- _Data for review_
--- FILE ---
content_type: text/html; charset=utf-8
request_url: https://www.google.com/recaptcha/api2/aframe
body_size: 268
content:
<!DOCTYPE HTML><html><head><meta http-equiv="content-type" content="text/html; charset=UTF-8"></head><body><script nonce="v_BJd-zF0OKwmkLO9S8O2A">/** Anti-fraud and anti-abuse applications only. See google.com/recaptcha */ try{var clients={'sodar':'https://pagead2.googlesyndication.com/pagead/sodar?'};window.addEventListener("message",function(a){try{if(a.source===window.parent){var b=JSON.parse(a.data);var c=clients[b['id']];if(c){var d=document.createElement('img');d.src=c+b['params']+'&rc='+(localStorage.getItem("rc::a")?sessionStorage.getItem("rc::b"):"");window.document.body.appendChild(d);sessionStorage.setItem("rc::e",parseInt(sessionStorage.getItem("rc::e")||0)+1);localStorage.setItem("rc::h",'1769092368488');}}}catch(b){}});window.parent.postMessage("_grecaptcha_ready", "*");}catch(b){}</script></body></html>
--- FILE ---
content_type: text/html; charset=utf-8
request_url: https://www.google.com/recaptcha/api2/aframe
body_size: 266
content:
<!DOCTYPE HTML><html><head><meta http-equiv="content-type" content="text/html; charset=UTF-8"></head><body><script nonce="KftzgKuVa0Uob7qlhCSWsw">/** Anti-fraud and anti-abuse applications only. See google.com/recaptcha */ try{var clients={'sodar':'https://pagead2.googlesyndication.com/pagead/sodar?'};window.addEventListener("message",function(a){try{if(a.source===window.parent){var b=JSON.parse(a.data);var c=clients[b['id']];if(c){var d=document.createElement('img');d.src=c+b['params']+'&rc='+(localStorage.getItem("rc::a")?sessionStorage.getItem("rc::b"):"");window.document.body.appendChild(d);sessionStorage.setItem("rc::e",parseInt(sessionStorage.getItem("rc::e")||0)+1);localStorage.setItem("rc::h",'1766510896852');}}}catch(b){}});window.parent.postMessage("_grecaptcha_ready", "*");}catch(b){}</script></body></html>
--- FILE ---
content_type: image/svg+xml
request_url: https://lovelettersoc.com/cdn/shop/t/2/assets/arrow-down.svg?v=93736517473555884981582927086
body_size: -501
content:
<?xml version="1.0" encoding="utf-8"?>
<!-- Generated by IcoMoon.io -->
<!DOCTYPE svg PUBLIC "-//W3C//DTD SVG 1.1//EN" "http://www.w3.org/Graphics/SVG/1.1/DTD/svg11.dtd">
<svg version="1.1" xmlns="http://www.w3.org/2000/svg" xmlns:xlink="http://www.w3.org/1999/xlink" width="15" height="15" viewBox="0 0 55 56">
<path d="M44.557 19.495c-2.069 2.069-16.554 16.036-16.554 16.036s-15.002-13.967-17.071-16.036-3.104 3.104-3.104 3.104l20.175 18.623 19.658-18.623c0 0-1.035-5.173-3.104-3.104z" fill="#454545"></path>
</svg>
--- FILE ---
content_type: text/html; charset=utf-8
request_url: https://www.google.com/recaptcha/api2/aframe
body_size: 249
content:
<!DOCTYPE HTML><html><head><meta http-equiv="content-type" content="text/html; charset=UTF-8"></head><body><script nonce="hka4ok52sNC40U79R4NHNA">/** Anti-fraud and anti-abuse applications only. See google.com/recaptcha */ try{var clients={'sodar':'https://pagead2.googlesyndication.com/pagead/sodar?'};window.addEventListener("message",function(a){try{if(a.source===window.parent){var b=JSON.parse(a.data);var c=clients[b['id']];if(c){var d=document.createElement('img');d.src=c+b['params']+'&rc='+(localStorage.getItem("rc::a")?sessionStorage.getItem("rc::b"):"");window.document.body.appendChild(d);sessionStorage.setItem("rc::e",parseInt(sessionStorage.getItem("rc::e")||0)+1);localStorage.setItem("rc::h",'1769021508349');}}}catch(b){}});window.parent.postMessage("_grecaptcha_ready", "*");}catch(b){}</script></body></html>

- _What is needed_
Using the material above, write out each entry again with nothing changed.

- _Task result_
--- FILE ---
content_type: text/html; charset=utf-8
request_url: https://www.google.com/recaptcha/api2/aframe
body_size: 268
content:
<!DOCTYPE HTML><html><head><meta http-equiv="content-type" content="text/html; charset=UTF-8"></head><body><script nonce="v_BJd-zF0OKwmkLO9S8O2A">/** Anti-fraud and anti-abuse applications only. See google.com/recaptcha */ try{var clients={'sodar':'https://pagead2.googlesyndication.com/pagead/sodar?'};window.addEventListener("message",function(a){try{if(a.source===window.parent){var b=JSON.parse(a.data);var c=clients[b['id']];if(c){var d=document.createElement('img');d.src=c+b['params']+'&rc='+(localStorage.getItem("rc::a")?sessionStorage.getItem("rc::b"):"");window.document.body.appendChild(d);sessionStorage.setItem("rc::e",parseInt(sessionStorage.getItem("rc::e")||0)+1);localStorage.setItem("rc::h",'1769092368488');}}}catch(b){}});window.parent.postMessage("_grecaptcha_ready", "*");}catch(b){}</script></body></html>
--- FILE ---
content_type: text/html; charset=utf-8
request_url: https://www.google.com/recaptcha/api2/aframe
body_size: 266
content:
<!DOCTYPE HTML><html><head><meta http-equiv="content-type" content="text/html; charset=UTF-8"></head><body><script nonce="KftzgKuVa0Uob7qlhCSWsw">/** Anti-fraud and anti-abuse applications only. See google.com/recaptcha */ try{var clients={'sodar':'https://pagead2.googlesyndication.com/pagead/sodar?'};window.addEventListener("message",function(a){try{if(a.source===window.parent){var b=JSON.parse(a.data);var c=clients[b['id']];if(c){var d=document.createElement('img');d.src=c+b['params']+'&rc='+(localStorage.getItem("rc::a")?sessionStorage.getItem("rc::b"):"");window.document.body.appendChild(d);sessionStorage.setItem("rc::e",parseInt(sessionStorage.getItem("rc::e")||0)+1);localStorage.setItem("rc::h",'1766510896852');}}}catch(b){}});window.parent.postMessage("_grecaptcha_ready", "*");}catch(b){}</script></body></html>
--- FILE ---
content_type: image/svg+xml
request_url: https://lovelettersoc.com/cdn/shop/t/2/assets/arrow-down.svg?v=93736517473555884981582927086
body_size: -501
content:
<?xml version="1.0" encoding="utf-8"?>
<!-- Generated by IcoMoon.io -->
<!DOCTYPE svg PUBLIC "-//W3C//DTD SVG 1.1//EN" "http://www.w3.org/Graphics/SVG/1.1/DTD/svg11.dtd">
<svg version="1.1" xmlns="http://www.w3.org/2000/svg" xmlns:xlink="http://www.w3.org/1999/xlink" width="15" height="15" viewBox="0 0 55 56">
<path d="M44.557 19.495c-2.069 2.069-16.554 16.036-16.554 16.036s-15.002-13.967-17.071-16.036-3.104 3.104-3.104 3.104l20.175 18.623 19.658-18.623c0 0-1.035-5.173-3.104-3.104z" fill="#454545"></path>
</svg>
--- FILE ---
content_type: text/html; charset=utf-8
request_url: https://www.google.com/recaptcha/api2/aframe
body_size: 249
content:
<!DOCTYPE HTML><html><head><meta http-equiv="content-type" content="text/html; charset=UTF-8"></head><body><script nonce="hka4ok52sNC40U79R4NHNA">/** Anti-fraud and anti-abuse applications only. See google.com/recaptcha */ try{var clients={'sodar':'https://pagead2.googlesyndication.com/pagead/sodar?'};window.addEventListener("message",function(a){try{if(a.source===window.parent){var b=JSON.parse(a.data);var c=clients[b['id']];if(c){var d=document.createElement('img');d.src=c+b['params']+'&rc='+(localStorage.getItem("rc::a")?sessionStorage.getItem("rc::b"):"");window.document.body.appendChild(d);sessionStorage.setItem("rc::e",parseInt(sessionStorage.getItem("rc::e")||0)+1);localStorage.setItem("rc::h",'1769021508349');}}}catch(b){}});window.parent.postMessage("_grecaptcha_ready", "*");}catch(b){}</script></body></html>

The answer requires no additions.